● **Exercise instructions**: A faithful copy of the data is the goal; set it down exactly, without the images.

(Captioned web image data)
——————

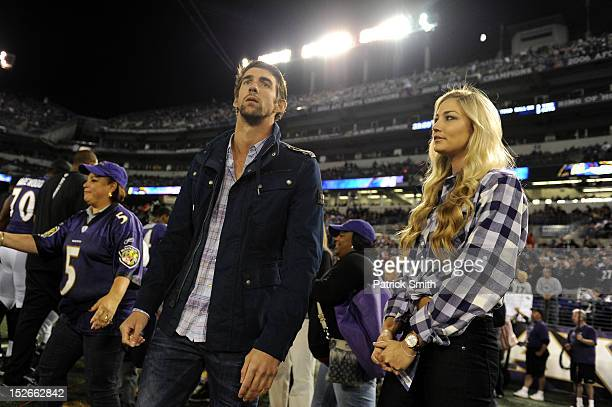 United States Olympic Swimmng Gold medalist Michael Phelps and his girlfriend Megan Rossee attend the NFL game between the Baltimore Ravens and the...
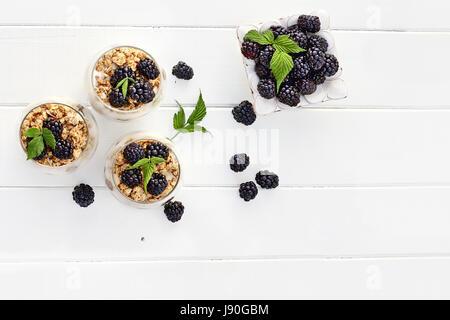 Les parfaits Blackberry fait avec du yaourt grec, granola et mûres fraîches tourné depuis plus de table en bois Banque D'Images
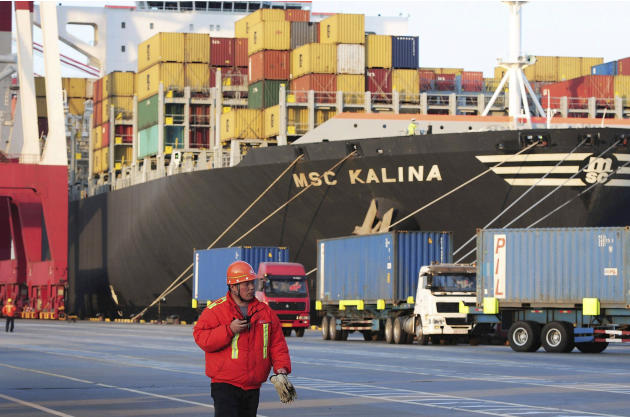 FILE - In this Tuesday, April 8, 2014 file photo, a worker walks past a container vessel docked in Qingdao port in east China's Shandong province. China's economic growth slowed to 7.4 percent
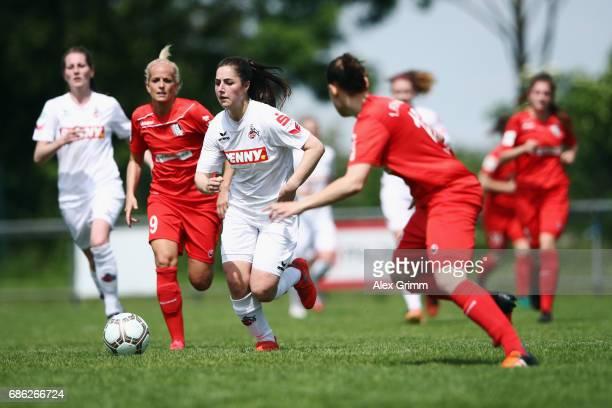 Karoline Kohr of Koeln eludes Michelle Baumann of Niederkirchen during the Second Bundesliga Women South match between FFC Niederkirchen and 1 FC...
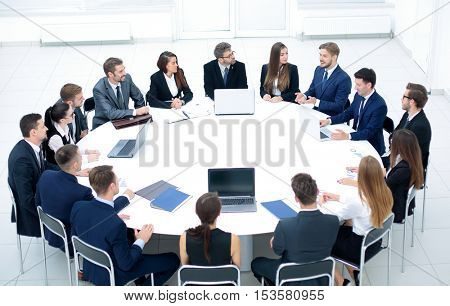 head of the company speaks to colleagues at conference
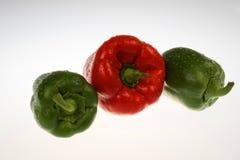 Poivrons verts et rouges avec des gouttes de l'eau d'isolement sur le blanc Image stock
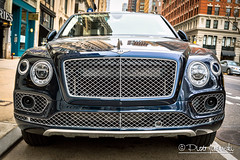 Bentley Bentayga (Karlgoro1) Tags: sony alpha a7r ii mirrorless digital camera ilce7rm2 carl zeiss variosonnar t 3570 mm f 34 cy lens contax new york city street windows window lines reflections geometric structure road car vehicle windshield front light lights building bentley bentayga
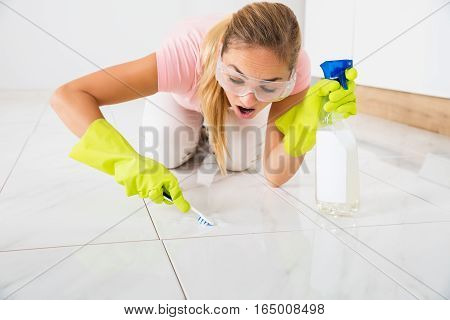 Shocked Young Woman Removing Stain On The Floor With Brush And Spray Bottle At Home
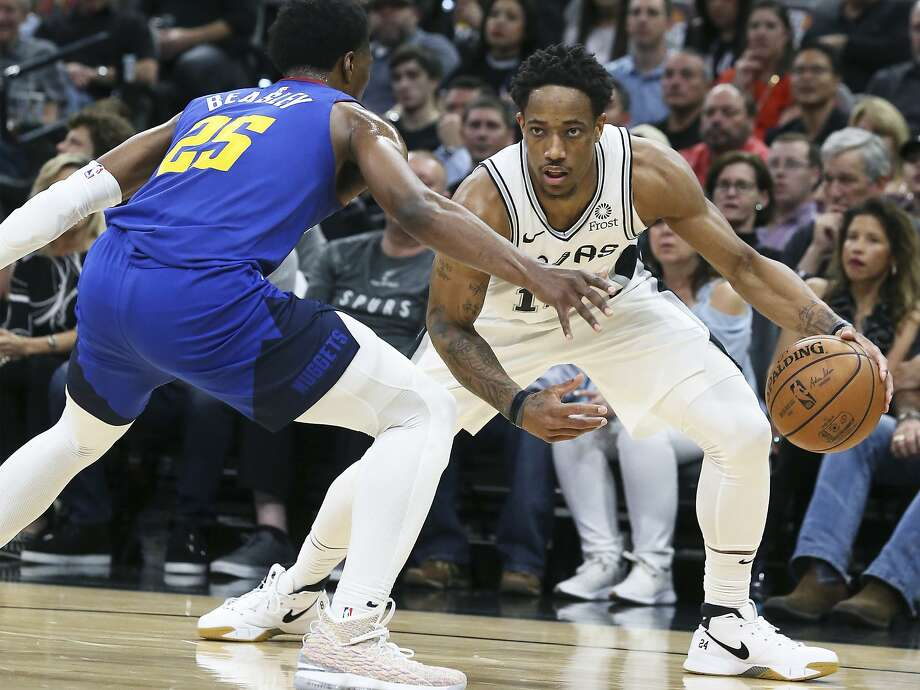DeMar DeRozan measures the flor against Malik Beasley as the Spurs host the Nuggets in game 6 of the first round of the Western Conference playoffs at the Alamodome on April 25, 2019. Photo: Tom Reel, Staff Photographer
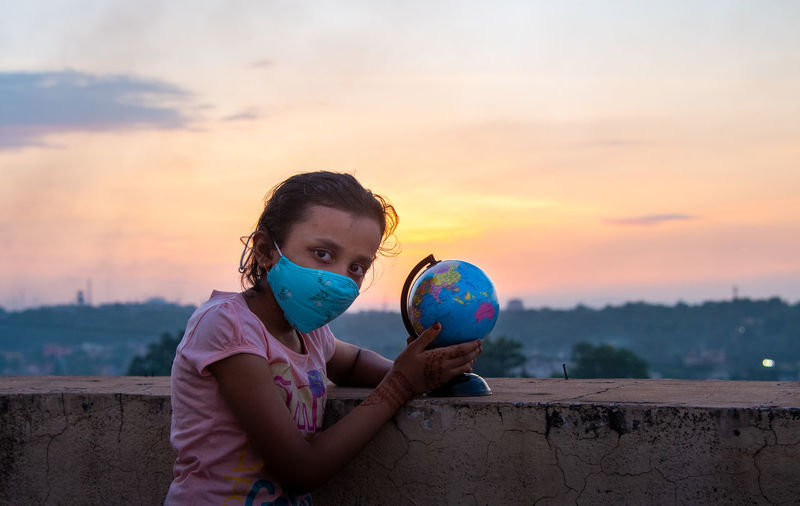 Portrait of girl holding man made globe against sky during sunset
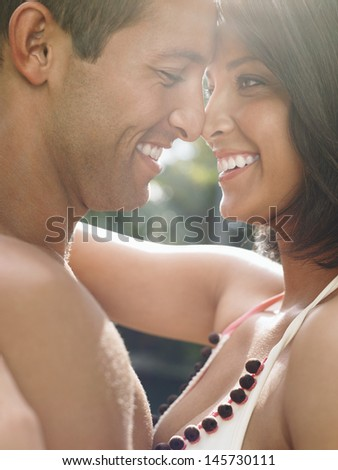 Side view of a happy young couple standing face to face
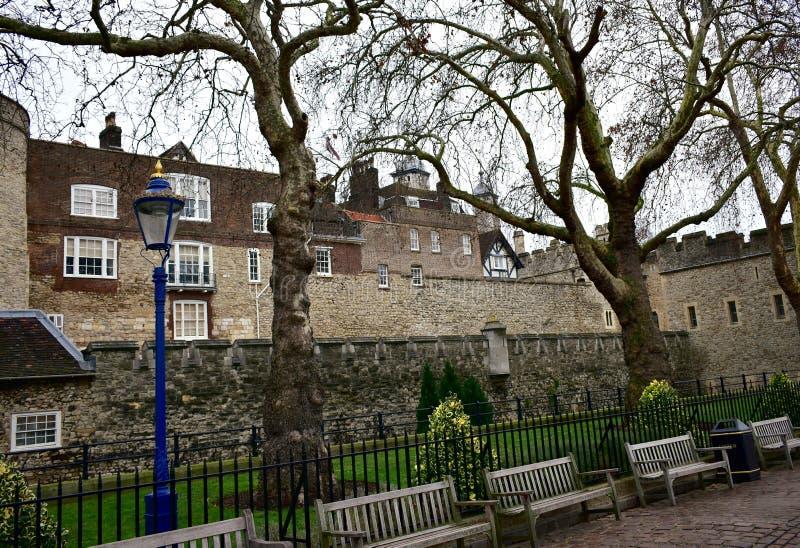 有一个蓝色和金黄街灯、树和长木凳的伦敦塔 大厦王国伦敦老塔团结的维多利亚 库存照片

——————

● **Exercise output**:
 United States Olympic Swimmng Gold medalist Michael Phelps and his girlfriend Megan Rossee attend the NFL game between the Baltimore Ravens and the...
 Les parfaits Blackberry fait avec du yaourt grec, granola et mûres fraîches tourné depuis plus de table en bois Banque D'Images
 FILE - In this Tuesday, April 8, 2014 file photo, a worker walks past a container vessel docked in Qingdao port in east China's Shandong province. China's economic growth slowed to 7.4 percent
 Karoline Kohr of Koeln eludes Michelle Baumann of Niederkirchen during the Second Bundesliga Women South match between FFC Niederkirchen and 1 FC...
 head of the company speaks to colleagues at conference
 Poivrons verts et rouges avec des gouttes de l'eau d'isolement sur le blanc Image stock
 Bentley Bentayga (Karlgoro1) Tags: sony alpha a7r ii mirrorless digital camera ilce7rm2 carl zeiss variosonnar t 3570 mm f 34 cy lens contax new york city street windows window lines reflections geometric structure road car vehicle windshield front light lights building bentley bentayga
 Shocked Young Woman Removing Stain On The Floor With Brush And Spray Bottle At Home
DeMar DeRozan measures the flor against Malik Beasley as the Spurs host the Nuggets in game 6 of the first round of the Western Conference playoffs at the Alamodome on April 25, 2019. Photo: Tom Reel, Staff Photographer
 Portrait of girl holding man made globe against sky during sunset
 Side view of a happy young couple standing face to face
 有一个蓝色和金黄街灯、树和长木凳的伦敦塔 大厦王国伦敦老塔团结的维多利亚 库存照片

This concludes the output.